# Segmenting and Clustering in Neighborhoods of Toronto - 1
## Web Scraping using BeautifulSoup Package

In this assignment, the list of postal codes of canada is extracted from a wikipedia page. Web scraping is done using the package Beautiful Soup.

Importing the required packages

In [1]:
import pandas as pd
from urllib.request import urlopen
from bs4 import BeautifulSoup

Creating an object for Beautiful Soup with lxml parser.
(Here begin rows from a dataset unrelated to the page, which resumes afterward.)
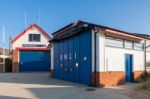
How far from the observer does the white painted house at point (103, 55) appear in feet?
49.5

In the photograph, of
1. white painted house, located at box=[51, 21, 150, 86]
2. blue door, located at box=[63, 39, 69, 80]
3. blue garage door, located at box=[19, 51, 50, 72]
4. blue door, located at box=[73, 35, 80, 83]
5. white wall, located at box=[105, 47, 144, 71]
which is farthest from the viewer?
blue garage door, located at box=[19, 51, 50, 72]

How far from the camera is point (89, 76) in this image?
15.5m

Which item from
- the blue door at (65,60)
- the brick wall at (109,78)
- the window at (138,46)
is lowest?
the brick wall at (109,78)

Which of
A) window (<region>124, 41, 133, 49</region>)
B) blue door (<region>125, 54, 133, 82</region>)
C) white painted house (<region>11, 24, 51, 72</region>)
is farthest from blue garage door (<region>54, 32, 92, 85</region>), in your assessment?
white painted house (<region>11, 24, 51, 72</region>)

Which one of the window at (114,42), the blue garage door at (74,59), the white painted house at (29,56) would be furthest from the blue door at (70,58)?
the white painted house at (29,56)

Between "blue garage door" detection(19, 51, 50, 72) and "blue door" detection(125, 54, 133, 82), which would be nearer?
"blue door" detection(125, 54, 133, 82)

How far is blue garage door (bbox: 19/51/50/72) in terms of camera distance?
34.4 m

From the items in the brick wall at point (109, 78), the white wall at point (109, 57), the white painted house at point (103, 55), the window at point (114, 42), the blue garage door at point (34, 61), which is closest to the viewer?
the brick wall at point (109, 78)

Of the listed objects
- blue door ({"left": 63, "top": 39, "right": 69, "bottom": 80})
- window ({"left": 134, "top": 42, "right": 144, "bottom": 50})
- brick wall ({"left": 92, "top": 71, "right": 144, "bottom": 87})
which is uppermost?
window ({"left": 134, "top": 42, "right": 144, "bottom": 50})

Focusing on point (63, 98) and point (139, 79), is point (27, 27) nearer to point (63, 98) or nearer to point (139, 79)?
point (139, 79)

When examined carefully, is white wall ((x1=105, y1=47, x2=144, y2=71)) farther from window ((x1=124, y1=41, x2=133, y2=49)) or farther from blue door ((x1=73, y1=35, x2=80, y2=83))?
blue door ((x1=73, y1=35, x2=80, y2=83))

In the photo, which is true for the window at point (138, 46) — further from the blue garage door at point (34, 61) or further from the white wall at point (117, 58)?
the blue garage door at point (34, 61)

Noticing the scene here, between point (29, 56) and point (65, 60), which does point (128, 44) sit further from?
point (29, 56)

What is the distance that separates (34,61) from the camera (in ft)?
115
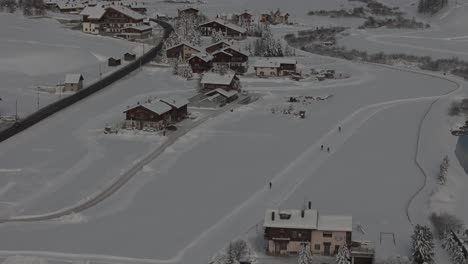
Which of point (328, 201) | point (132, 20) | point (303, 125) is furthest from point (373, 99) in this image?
point (132, 20)

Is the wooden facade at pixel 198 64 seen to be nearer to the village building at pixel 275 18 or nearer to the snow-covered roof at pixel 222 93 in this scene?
the snow-covered roof at pixel 222 93

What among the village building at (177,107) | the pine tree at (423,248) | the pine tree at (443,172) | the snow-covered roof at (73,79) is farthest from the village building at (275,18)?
the pine tree at (423,248)

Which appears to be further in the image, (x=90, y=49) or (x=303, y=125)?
(x=90, y=49)

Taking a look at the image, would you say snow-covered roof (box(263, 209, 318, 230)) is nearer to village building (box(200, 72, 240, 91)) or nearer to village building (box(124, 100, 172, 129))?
village building (box(124, 100, 172, 129))

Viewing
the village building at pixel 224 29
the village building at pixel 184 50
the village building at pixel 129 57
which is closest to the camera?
the village building at pixel 129 57

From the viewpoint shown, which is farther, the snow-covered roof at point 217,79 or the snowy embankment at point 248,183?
the snow-covered roof at point 217,79

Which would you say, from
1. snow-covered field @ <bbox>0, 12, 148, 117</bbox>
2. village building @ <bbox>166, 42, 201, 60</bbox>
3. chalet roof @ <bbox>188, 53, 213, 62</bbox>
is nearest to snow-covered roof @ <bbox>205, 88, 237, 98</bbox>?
chalet roof @ <bbox>188, 53, 213, 62</bbox>

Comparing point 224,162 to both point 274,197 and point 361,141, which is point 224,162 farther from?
point 361,141
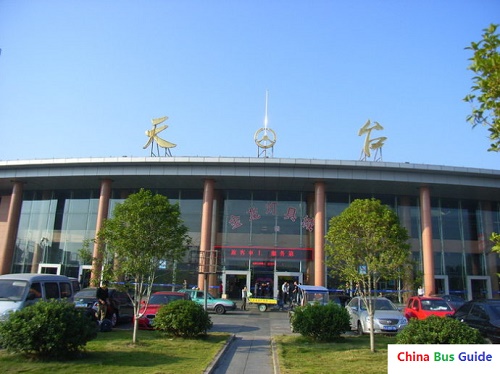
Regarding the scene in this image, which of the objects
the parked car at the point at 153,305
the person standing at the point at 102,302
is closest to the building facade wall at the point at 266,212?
the parked car at the point at 153,305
With this object, all the tags in the html code of the webpage can be accessed. 

In [2]:
url='https://en.wikipedia.org/wiki/List_of_postal_codes_of_Canada:_M'
html = urlopen(url)
soup = BeautifulSoup(html, 'lxml')
type(soup)

bs4.BeautifulSoup

In [3]:
#Title of the webpage

title = soup.title
print(title)

<title>List of postal codes of Canada: M - Wikipedia</title>


In [4]:
#accessing the table tag of the html code using soup object. 
#This has all the rows and columns of the postal codes data in html format

table=soup.table
print(table)

<table class="wikitable">
<tbody><tr>
<th>Postal code
</th>
<th>Borough
</th>
<th>Neighborhood
</th></tr>
<tr>
<td>M1A
</td>
<td>Not assigned
</td>
<td>
</td></tr>
<tr>
<td>M2A
</td>
<td>Not assigned
</td>
<td>
</td></tr>
<tr>
<td>M3A
</td>
<td>North York
</td>
<td>Parkwoods
</td></tr>
<tr>
<td>M4A
</td>
<td>North York
</td>
<td>Victoria Village
</td></tr>
<tr>
<td>M5A
</td>
<td>Downtown Toronto
</td>
<td>Regent Park / Harbourfront
</td></tr>
<tr>
<td>M6A
</td>
<td>North York
</td>
<td>Lawrence Manor / Lawrence Heights
</td></tr>
<tr>
<td>M7A
</td>
<td>Downtown Toronto
</td>
<td>Queen's Park / Ontario Provincial Government
</td></tr>
<tr>
<td>M8A
</td>
<td>Not assigned
</td>
<td>
</td></tr>
<tr>
<td>M9A
</td>
<td>Etobicoke
</td>
<td>Islington Avenue
</td></tr>
<tr>
<td>M1B
</td>
<td>Scarborough
</td>
<td>Malvern / Rouge
</td></tr>
<tr>
<td>M2B
</td>
<td>Not assigned
</td>
<td>
</td></tr>
<tr>
<td>M3B
</td>
<td>North York
</td>
<td>Don Mills
</td></tr>
<tr>
<td>M4B
</td>
<td>East York
<

Defining a function to extract the data from the table coded in html

In [5]:
def tableDataText(table):       
    rows = []
    trs = table.find_all('tr')
    headerow = [td.get_text(strip=True) for td in trs[0].find_all('th')] # header row
    if headerow: # if there is a header row include first
        rows.append(headerow)
        trs = trs[1:]
    for tr in trs: # for every table row
        rows.append([td.get_text(strip=True) for td in tr.find_all('td')]) # data row
    return rows

In [6]:
data=tableDataText(table)

In [7]:
data[0:2]

[['Postal code', 'Borough', 'Neighborhood'], ['M1A', 'Not assigned', '']]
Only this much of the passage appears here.